そのリアルな動きは、審査員のお腹をほどよく減らせることにも成功し、バイキング中に見せたケーキ三種一気食いでは、懸念材料であった『男らしさ』を同時にアピールする余裕まで見せた。
審査員は「普通に食べなよ」と、当初はツッコミを入れていたのだが、三種のケーキの中に、ティラミスが入っていたことがわかると、何故か納得してしまい、唾をゴクリ。どうやら審査員の好物のようである。
ただ、バイキングの後に行ったショッピングモールで、男性らしからぬはしゃぎっぷりを見せたのは裏目に出てしまったかもしれない。
また、一貫して内股で歩いていた点も、このエア彼女選手権では、控えるべきであった。あと、これはあくまで個人的な意見なのだが、男のくせにエプロン選びに一時間はないだろうと思う。
ボタンタイプか、紐タイプかなんて下りは、正直どうでも良かった。

最後に登場したのは優勝候補のヒゲ侍、当選手権超ド本命の三山浩二選手だ。
彼は、待ち合わせの場所に設定した渋谷ハチ公前で何の躊躇もなく、「だーれだ?」をやるなど、序盤からブレのない動きを見せる。
また、エア彼女に終始自分を「ダーリン」と呼ばせ続けるなど、徹底した攻めの姿勢と貫禄をアピール。
しかしながら、自分の方はエア彼女をハニーとは呼ばず、「小林さん」と呼んでいたのが少し気になった。どうやら、このことは彼が審査員である小林さんに惚れていたことに由来しているようだ。
因みに審査員の小林さんは、この件について「キモイ!」という心温まる一言を残している。
この後は、エア彼女(小林さん)が温泉旅行に連れていかれるという、エロティックな流れになったが、彼の勢いは一向に衰えない。
別々に分かれてのお風呂で、壁越しに「石鹸投げて」と話しかける彼の表現力には、一同が愕然。
挙句の果てには、布団があえて離されて敷かれているというマニアックな状況を創出した上に、エア彼女(小林さん)の方が、積極的に布団を寄せてくるという、エロゲーもビックリの超演出まで見せた。

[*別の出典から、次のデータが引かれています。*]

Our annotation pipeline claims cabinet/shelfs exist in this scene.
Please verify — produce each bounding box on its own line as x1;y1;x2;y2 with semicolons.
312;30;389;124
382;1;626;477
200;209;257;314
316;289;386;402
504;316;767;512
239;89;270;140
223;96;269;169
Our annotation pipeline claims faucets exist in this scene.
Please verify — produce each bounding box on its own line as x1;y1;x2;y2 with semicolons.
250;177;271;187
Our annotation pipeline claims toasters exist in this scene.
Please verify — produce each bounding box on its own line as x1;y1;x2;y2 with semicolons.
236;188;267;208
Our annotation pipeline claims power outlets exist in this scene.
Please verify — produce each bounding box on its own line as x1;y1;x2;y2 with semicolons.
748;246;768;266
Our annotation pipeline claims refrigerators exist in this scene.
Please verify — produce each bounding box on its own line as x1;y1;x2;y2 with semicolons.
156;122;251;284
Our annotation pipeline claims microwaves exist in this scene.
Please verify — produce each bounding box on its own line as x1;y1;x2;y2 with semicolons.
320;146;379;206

流石の小林さんもこれにはマジキレだったが、客観的に判断すれば、彼がもっとも優勝に近い動きを見せていたことは、間違いなさそうである。
強いて言うなら、人としては確実に間違っているという点だけが懸念材料だが、それはそれ、これはこれ。エア彼女選手権に限って言えば、勝者は常に正しいのだ。

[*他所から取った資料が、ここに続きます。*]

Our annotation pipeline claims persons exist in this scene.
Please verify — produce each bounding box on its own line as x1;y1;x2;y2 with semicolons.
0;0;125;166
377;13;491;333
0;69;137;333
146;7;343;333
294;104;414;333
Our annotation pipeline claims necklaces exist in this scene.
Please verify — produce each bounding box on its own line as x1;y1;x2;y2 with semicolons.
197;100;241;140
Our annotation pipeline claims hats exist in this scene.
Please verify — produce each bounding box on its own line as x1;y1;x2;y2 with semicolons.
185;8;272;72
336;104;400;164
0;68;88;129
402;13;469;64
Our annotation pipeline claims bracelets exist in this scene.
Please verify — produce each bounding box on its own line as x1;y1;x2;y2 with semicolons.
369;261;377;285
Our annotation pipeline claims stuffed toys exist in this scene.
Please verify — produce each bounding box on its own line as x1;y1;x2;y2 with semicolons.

「強いて言うなら…」を五千回ぐらい繰り返した上での結果

まずは、講義を休んでまで、こういう無駄な時間を過ごしてしまったことを、両親に謝罪したいです。ごめんなさい。
では、今回の結果ですが、完全な消去法で生島昭一選手の勝ちとしました。他の二人を消去した理由は、渡辺選手が女友達としか見られなかったというのと、三山選手が超キモかったということに尽きます。それ以上でもそれ以下でもないです。

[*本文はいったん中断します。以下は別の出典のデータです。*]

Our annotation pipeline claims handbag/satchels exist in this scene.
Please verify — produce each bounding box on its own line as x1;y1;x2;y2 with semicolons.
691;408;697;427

リアルな世界で生島選手の彼女になるのは正直絶対に嫌だけど、どうしても選らばなければいけないというのなら、仕方がありません。
「強いて言うなら…」を、五千回ぐらい繰り返した上での結果がこれです。渡邊君や三山君をみていると、投げキッスがまだマシな行動に見えました。
もう二度と審査員はやりたくないです。特に三山君との関係は、相当見直さなくちゃと思っています。以上です。早くご飯奢って下さい。イタリアンがいいです。
あと、その時三山君とは席を絶対離して下さい。マジ勘弁です。
エア彼女選手権、初の王者は生島昭一選手に決定!
選手権は意外にも、生島選手が優勝。圧倒的な勝利と思われた三山選手が優勝を逃すという結果に終わった。
第二回目の選手権が開催されるどうかは、正直微妙なところだが、もし開催となれば、是非三山君にはリベンジをして貰いたいものである。
また、渡辺選手に関しては、『エア彼氏選手権in神奈川』への出場を
強く推奨したいところだ。
今回は、出るところが明らかに間違っていた。